#### Instructions to follow
Leave the pictures out and restate every line below exactly.

Collected data entries
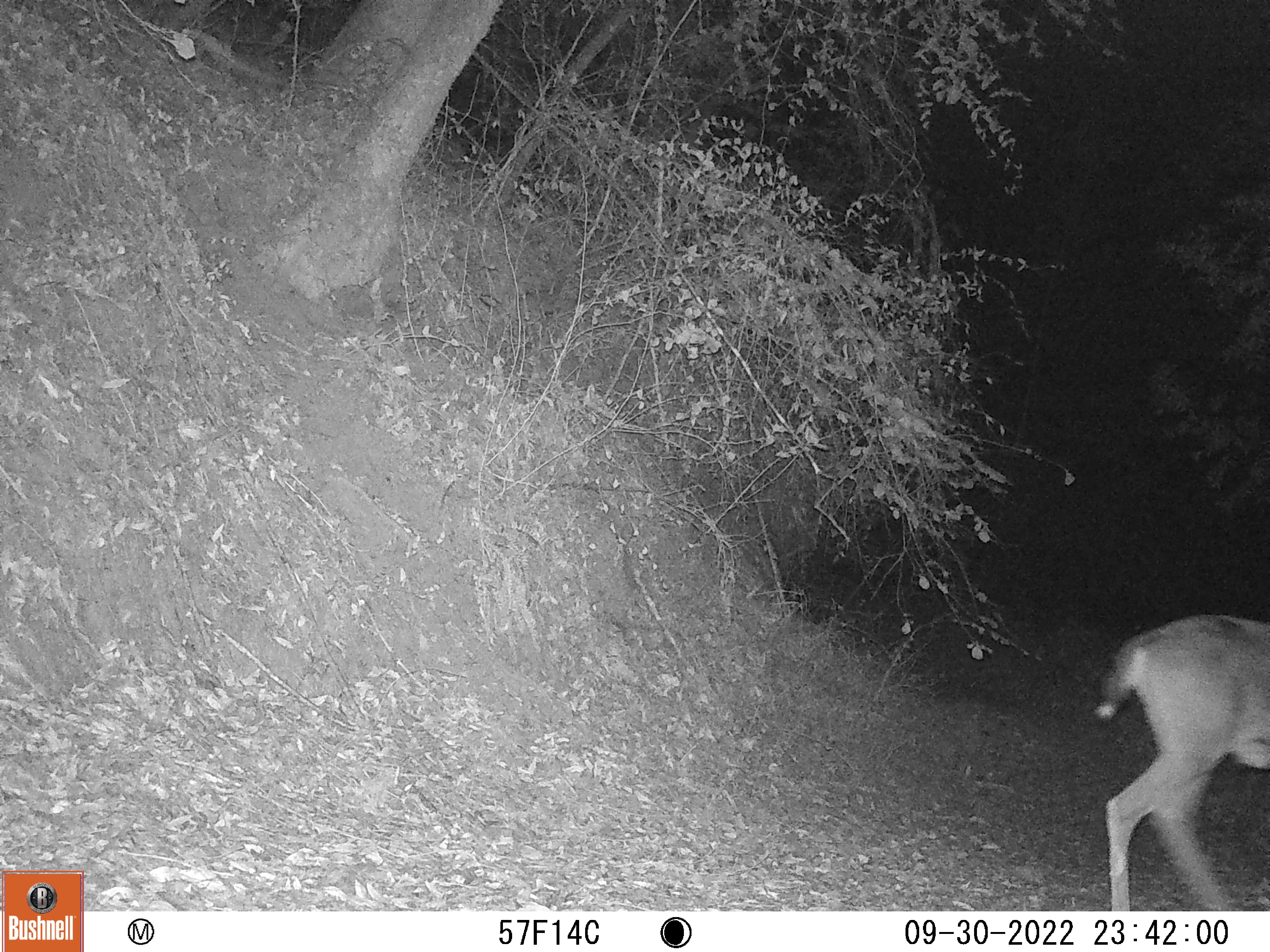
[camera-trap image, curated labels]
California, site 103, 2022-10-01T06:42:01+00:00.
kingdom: Animalia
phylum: Chordata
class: Mammalia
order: Artiodactyla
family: Cervidae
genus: Odocoileus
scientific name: Odocoileus hemionus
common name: mule deer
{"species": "mule deer (Odocoileus hemionus)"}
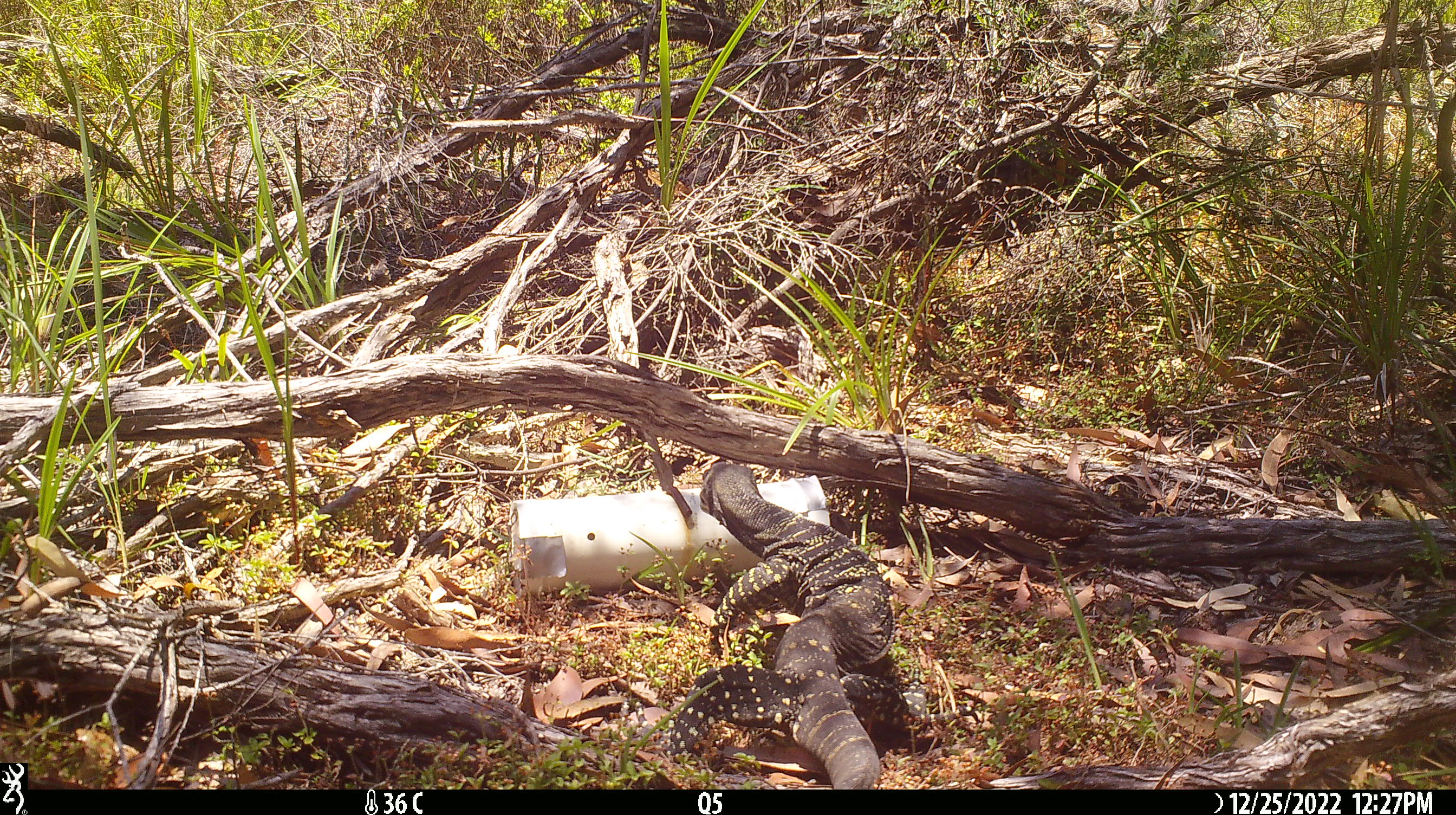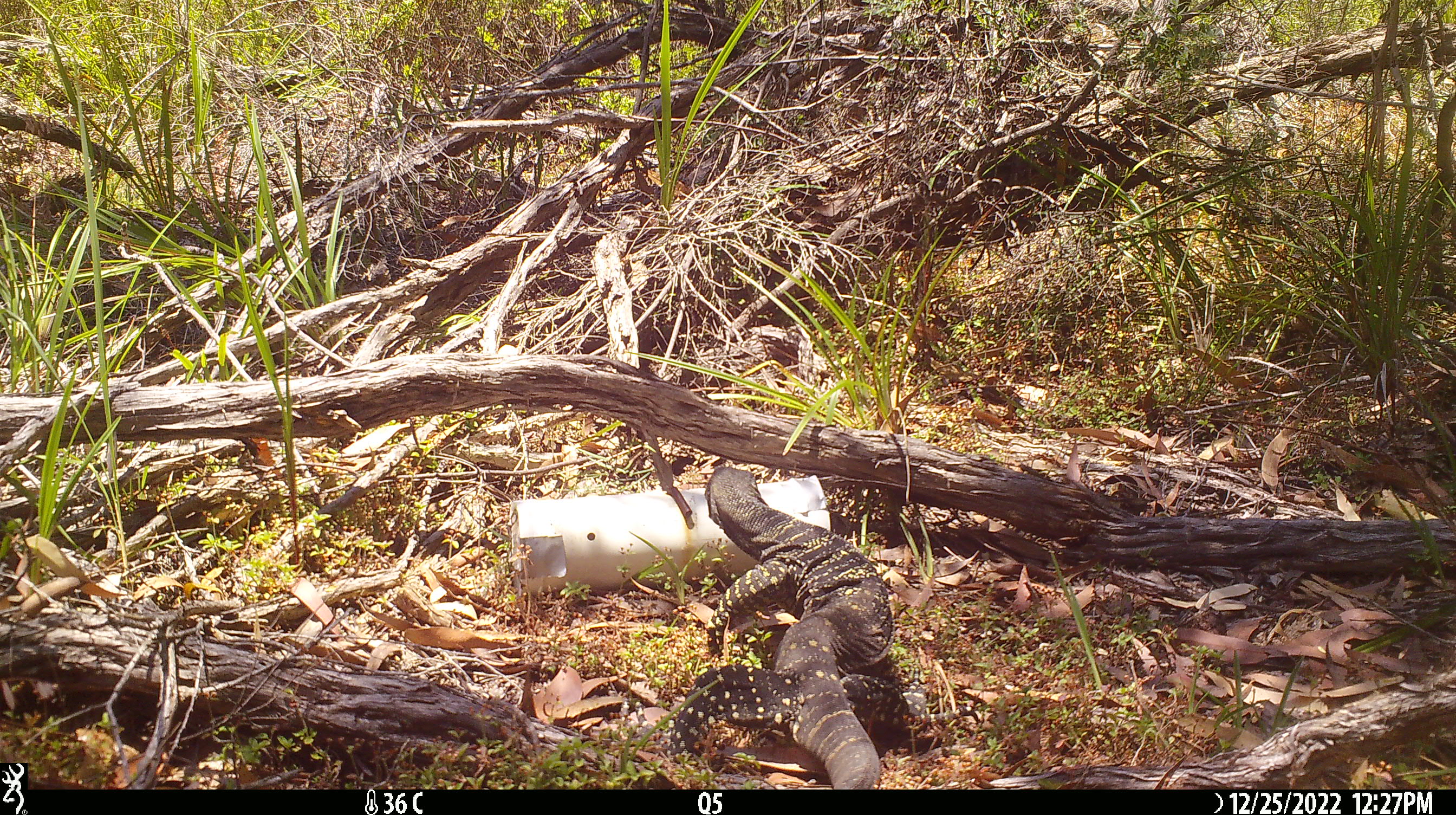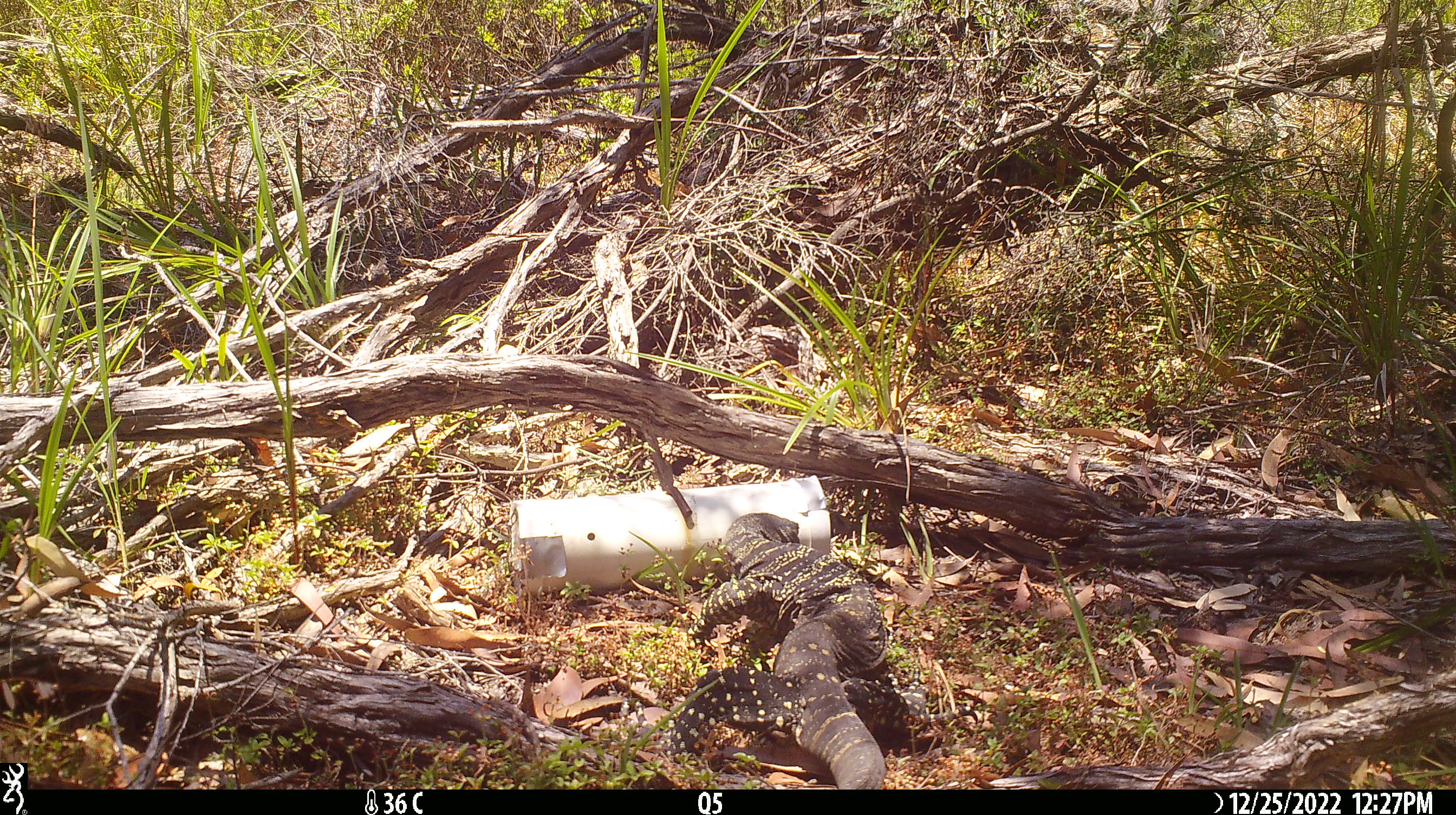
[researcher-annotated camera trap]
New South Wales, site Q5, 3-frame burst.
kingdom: Animalia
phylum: Chordata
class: Reptilia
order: Squamata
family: Varanidae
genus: Varanus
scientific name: Varanus varius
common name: lace monitor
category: goanna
Goanna (lace monitor) (Varanus varius).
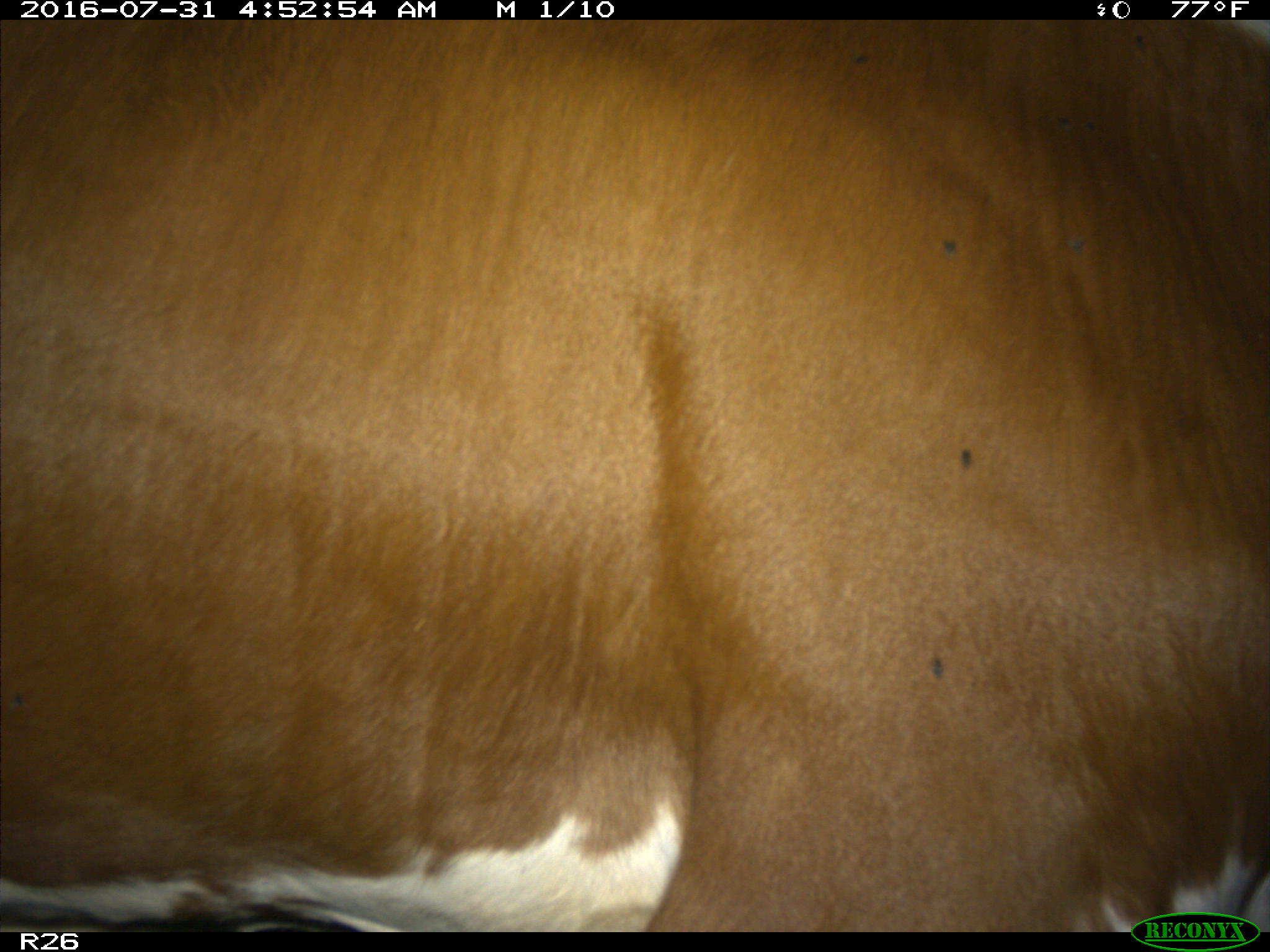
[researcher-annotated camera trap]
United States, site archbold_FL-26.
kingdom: Animalia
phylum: Chordata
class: Mammalia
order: Artiodactyla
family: Bovidae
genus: Bos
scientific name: Bos taurus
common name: domestic cow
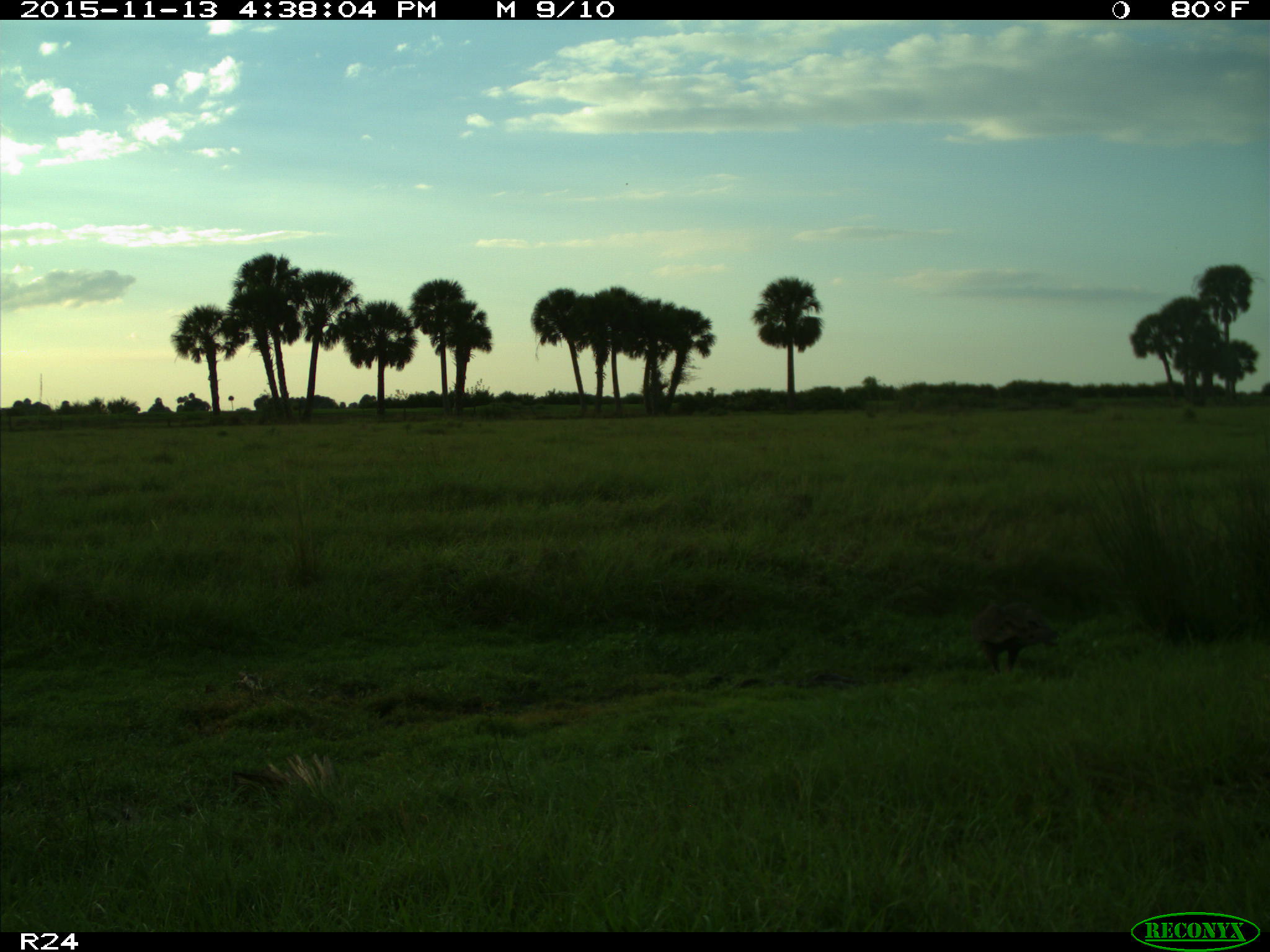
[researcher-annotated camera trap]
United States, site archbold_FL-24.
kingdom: Animalia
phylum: Chordata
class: Aves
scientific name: Aves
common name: birds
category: unidentified bird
Unidentified bird (birds) (Aves).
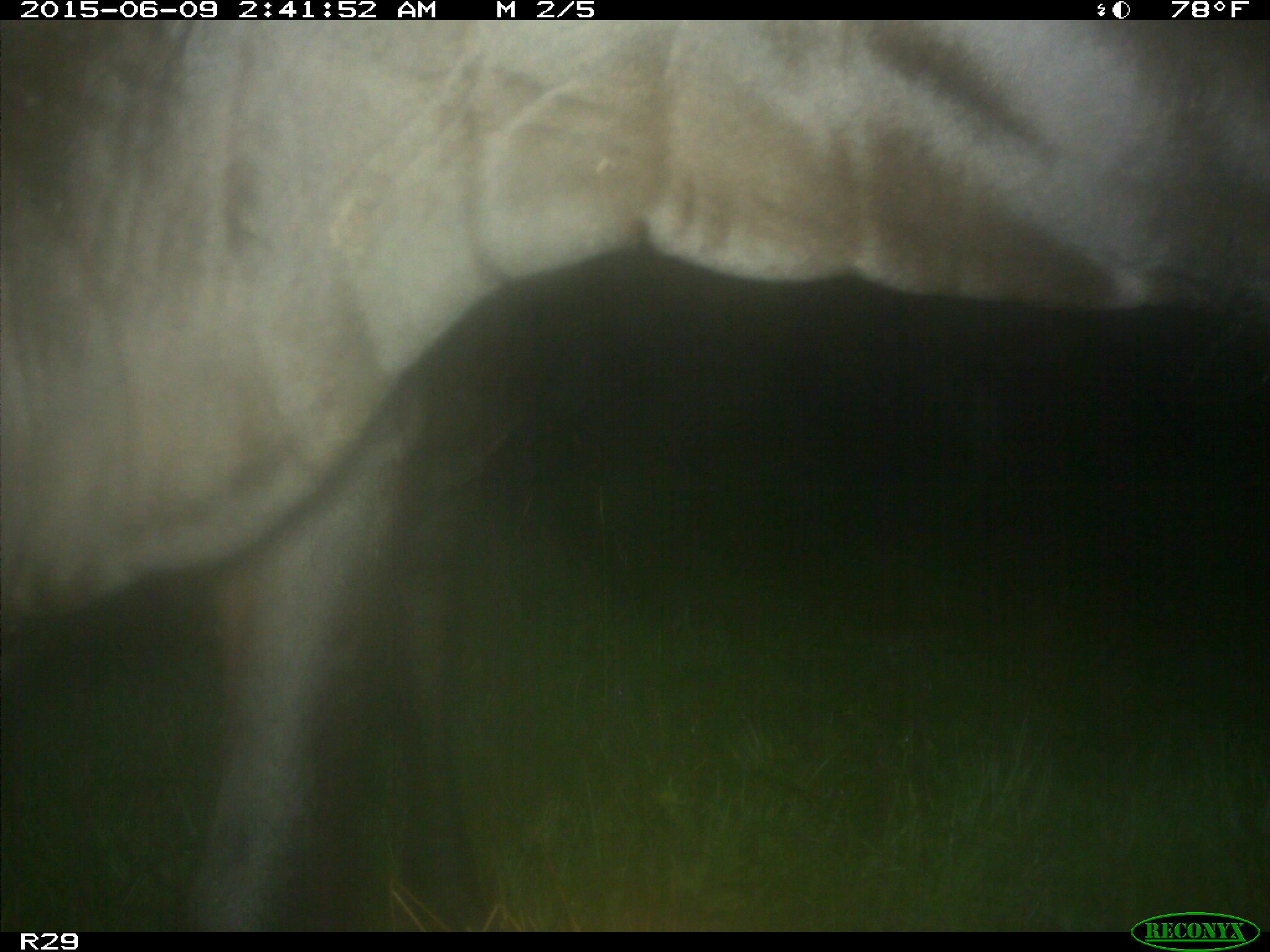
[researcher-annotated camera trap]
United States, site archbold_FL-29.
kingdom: Animalia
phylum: Chordata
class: Mammalia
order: Artiodactyla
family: Bovidae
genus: Bos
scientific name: Bos taurus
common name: domestic cow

#### Response to this task
[camera-trap image, curated labels]
California, site 103, 2022-10-01T06:42:01+00:00.
kingdom: Animalia
phylum: Chordata
class: Mammalia
order: Artiodactyla
family: Cervidae
genus: Odocoileus
scientific name: Odocoileus hemionus
common name: mule deer
{"species": "mule deer (Odocoileus hemionus)"}
[researcher-annotated camera trap]
New South Wales, site Q5, 3-frame burst.
kingdom: Animalia
phylum: Chordata
class: Reptilia
order: Squamata
family: Varanidae
genus: Varanus
scientific name: Varanus varius
common name: lace monitor
category: goanna
Goanna (lace monitor) (Varanus varius).
[researcher-annotated camera trap]
United States, site archbold_FL-26.
kingdom: Animalia
phylum: Chordata
class: Mammalia
order: Artiodactyla
family: Bovidae
genus: Bos
scientific name: Bos taurus
common name: domestic cow
[researcher-annotated camera trap]
United States, site archbold_FL-24.
kingdom: Animalia
phylum: Chordata
class: Aves
scientific name: Aves
common name: birds
category: unidentified bird
Unidentified bird (birds) (Aves).
[researcher-annotated camera trap]
United States, site archbold_FL-29.
kingdom: Animalia
phylum: Chordata
class: Mammalia
order: Artiodactyla
family: Bovidae
genus: Bos
scientific name: Bos taurus
common name: domestic cow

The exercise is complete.